Though everyone was friendly, I felt a bit uncomfortable because of the constant drone of crowd noise and no focus inside, unlike in Red Room's regular spot above the beauty salon; they rented this space for their 5th anniversary but there were no more guests there than there were in July, about 100 or so. The crowd talked throughout the acts. I sat on a wooden bleacher next to a young med student named Rowan (he was too young to get my Rowan and Martin reference) from NTU who had spent a month at the Mayo Clinic in Cleveland. He was cute but boring. 

     After an unprepared set of a rock 'n' roll  group, Red Room threw in an unannounced readers' theater-type radio show which was too long and not listened to by most people there. When Trevor asked me if I would be the first open mike I said "yes" though I was hoping to go on later; I wasn't sure when I arrived if I was going on at all because I hadn't received a confirmation and Trevor, one of the organizers, hadn't responded to my inquiry I sent a few days earlier. I could have called but it didn't matter; a guy named Mono (who received a goodbye gift because he was leaving) showed me a sign up list. I asked about setting up the books I brought to sell and was told to announce them during my open mike. Though I played a populist self-publishing attitude, it didn't translate into any sale. I passed around two books as if they were chocolate samples (something a food table did later on) but it didn't get as far as ten feet away and was put down by whomever looked at them last. One lame-brain young woman seated to my right treated me and my book like a patient at a hospital emergency room when I returned from my set; "Oh, that's so heartfelt," she said concilatorily. "I recall seeing your book on a Facebook page," she said as she fingered the cover of a copy. "How many have you sold?

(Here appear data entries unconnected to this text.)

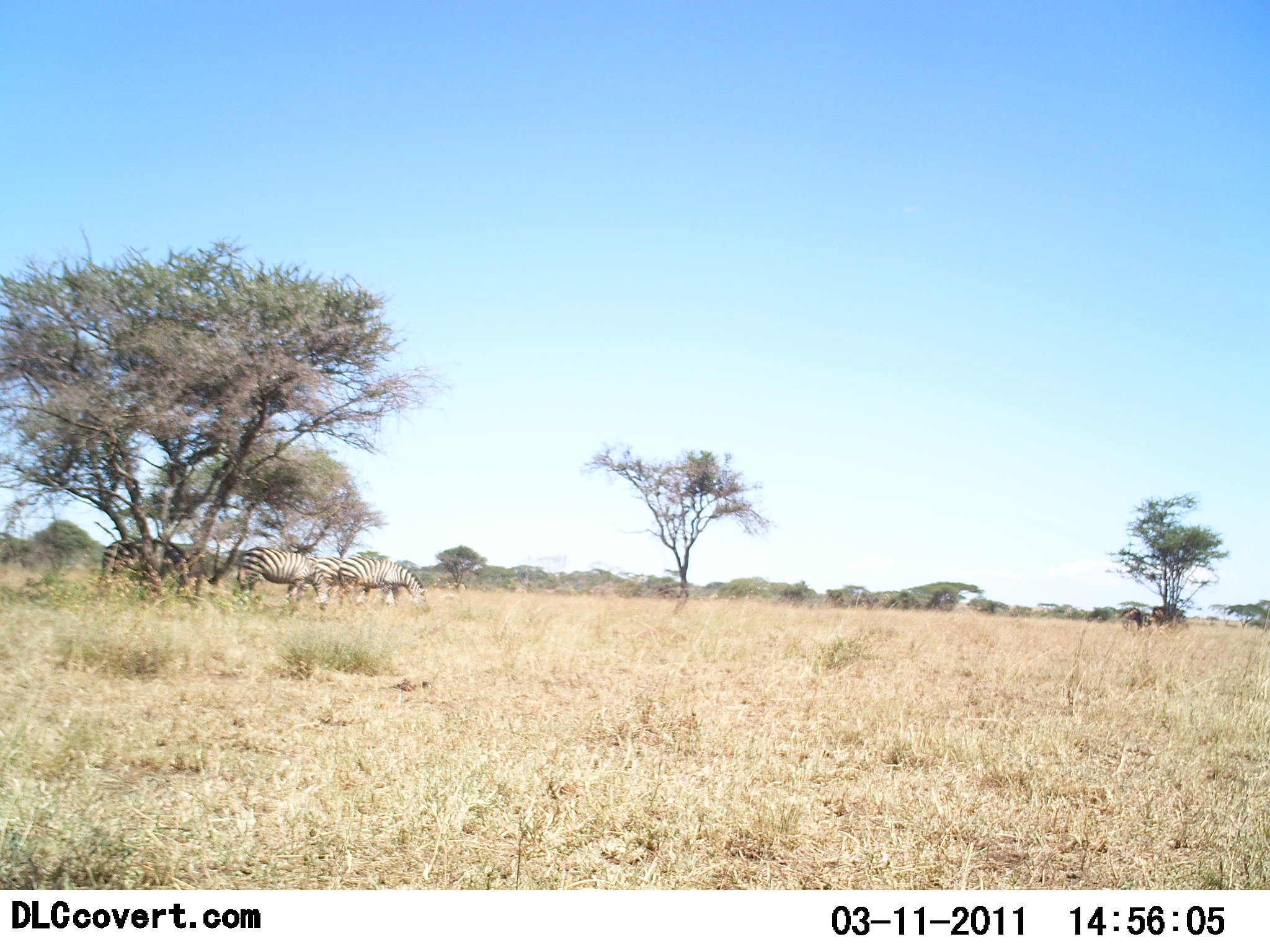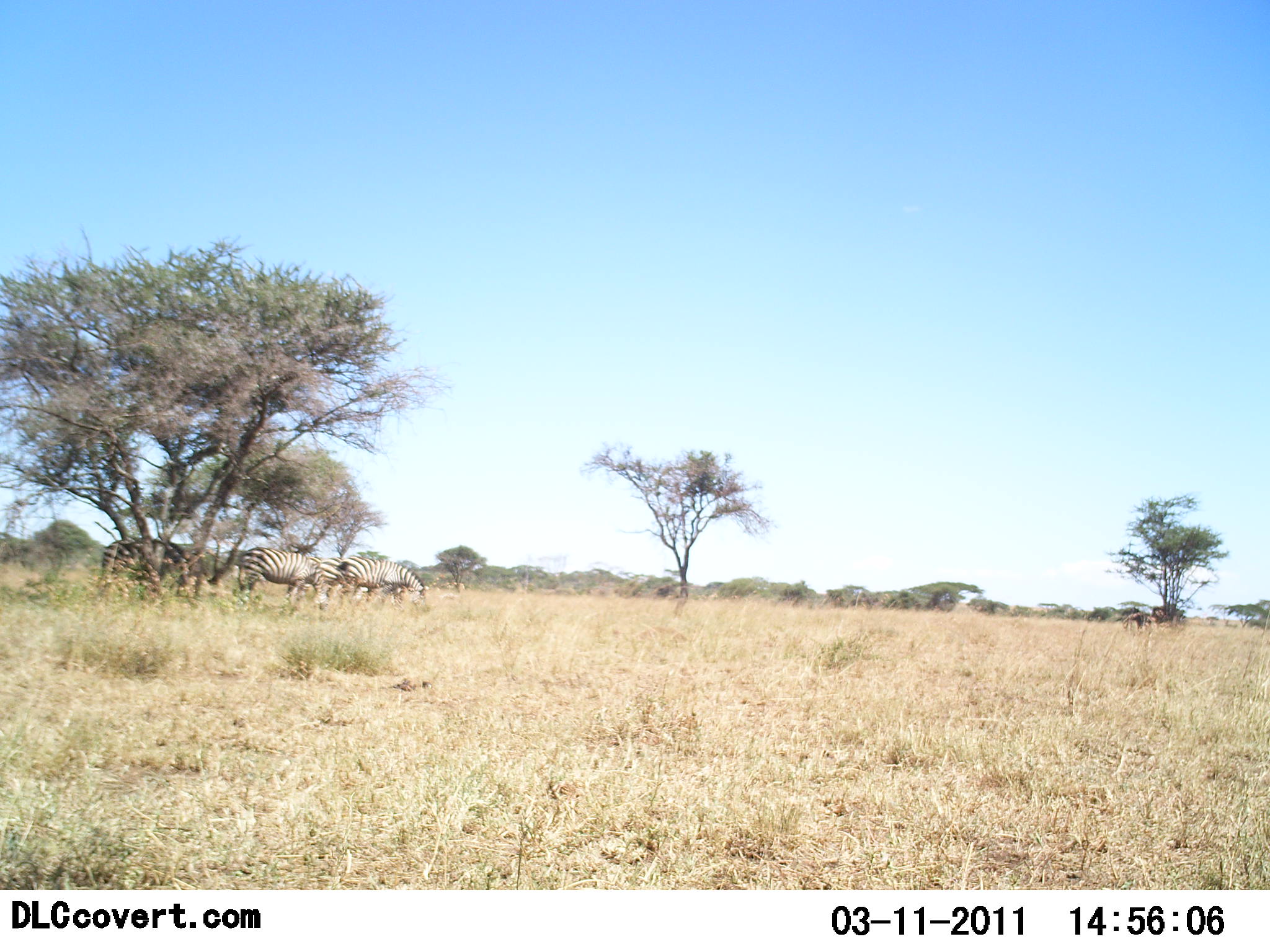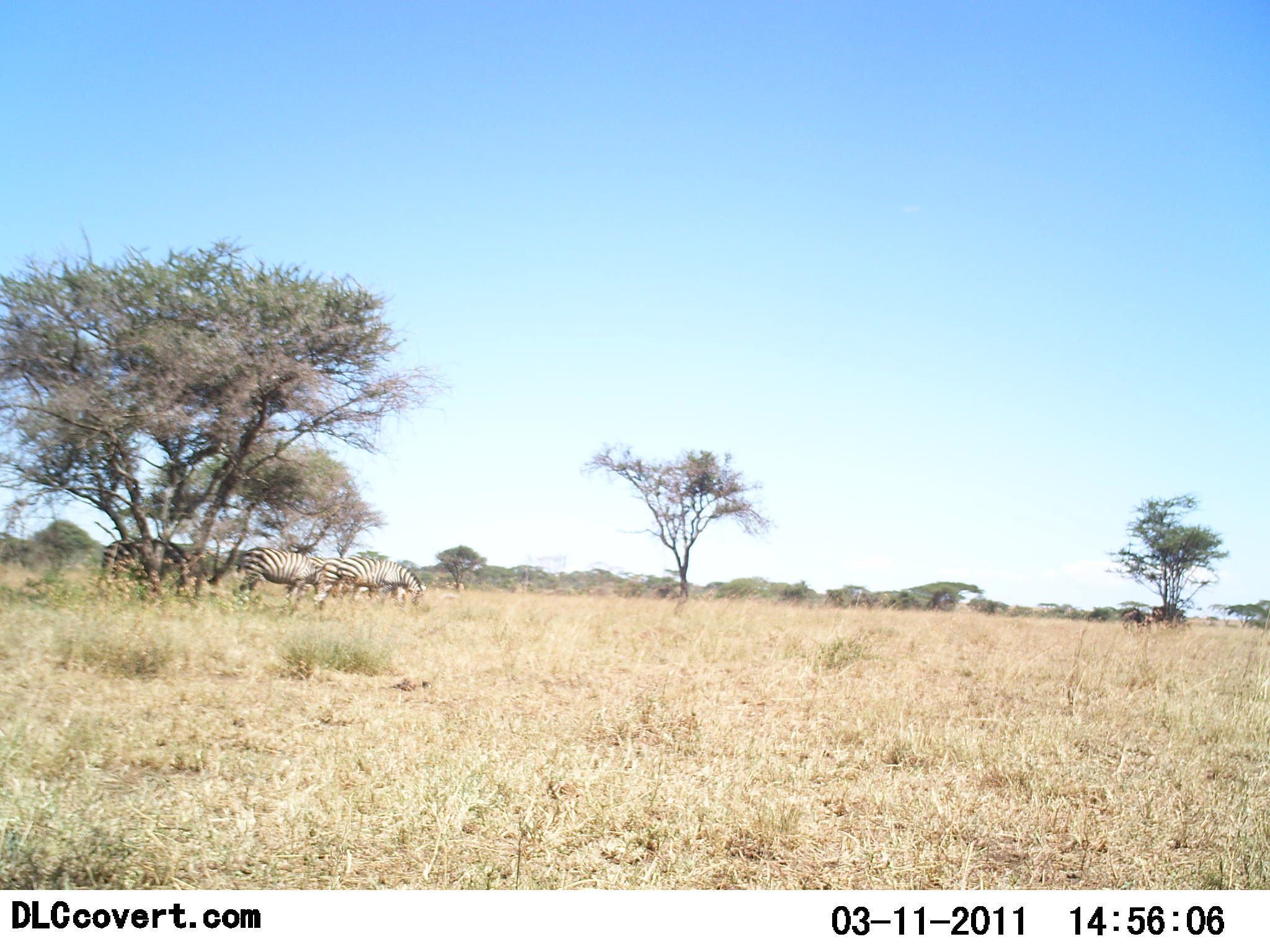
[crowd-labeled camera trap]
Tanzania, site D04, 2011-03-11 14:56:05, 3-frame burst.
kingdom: Animalia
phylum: Chordata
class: Mammalia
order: Perissodactyla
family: Equidae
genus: Equus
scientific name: Equus quagga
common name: plains zebra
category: zebra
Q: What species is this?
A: Zebra (plains zebra) (Equus quagga).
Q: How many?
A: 4.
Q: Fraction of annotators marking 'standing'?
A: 42%.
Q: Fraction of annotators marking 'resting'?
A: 8%.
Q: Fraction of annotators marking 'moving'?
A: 17%.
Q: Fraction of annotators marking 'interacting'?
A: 0%.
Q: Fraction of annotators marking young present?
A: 0%.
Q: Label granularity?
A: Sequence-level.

Really?" She handed the book back to me not wanting to buy or even look. The announcement Trevor made for me was lukewarm and the book was swept under it. They should have been displayed on their Red Room table but I wasn't invited to put them there. The 'new-age' honcho of Red Room didn't remember to welcome me personally (he should have remembered me) but gave a little speech about his purposes in doing this thing of his. 
The next time I go, and I will go next time, I will not play my harmonica or sing; only read a poem and excerpt from a story. And I will not let Trevor put me on first, a no-no according to Ariel who warned me about it in July and put me up in the middle; let the crowd see the other acts first to appreciate me more. 
 And the other acts were shitty. Some guy in a Chinese pirate get-up swooped around the floor instead of doing some real tai-chi or something. A woman with a nice voice did a karaoke the second time after a technical difficulty the first try. A white haired dude in a Panama suit spoke of nothingness for longer than my set and a drunk redhead raved on about not joining the army (she had pre-stress syndrome) and Mono and Trevor cut her off, just as they cut me off, mercifully, since no one was listening to either of us, anyway, though there was nothing better to swallow afterwards. One black dude played with his belly-button in poems about who he really was; it got the most sympathetic response from the lost crowd used to playing with their own navels. A pudgy novice did a ridiculous partial strip tease to sleazy music. When the music continued after she left the set, I was expecting Trevor who took the mike to continue the strip tease; that would have been funny. My policy of not making red Room the focus of my visit to Taipei was wise; I was too satisfied with the rest of my trip to be disappointed by it. Even the free meal and drink that came with the 350NT ticket wasn't enough; I had to go to Mo's Burger when I left the show early at 9:30pm in the middle of an slumber party improv by four language school buddies; where were the pajamas?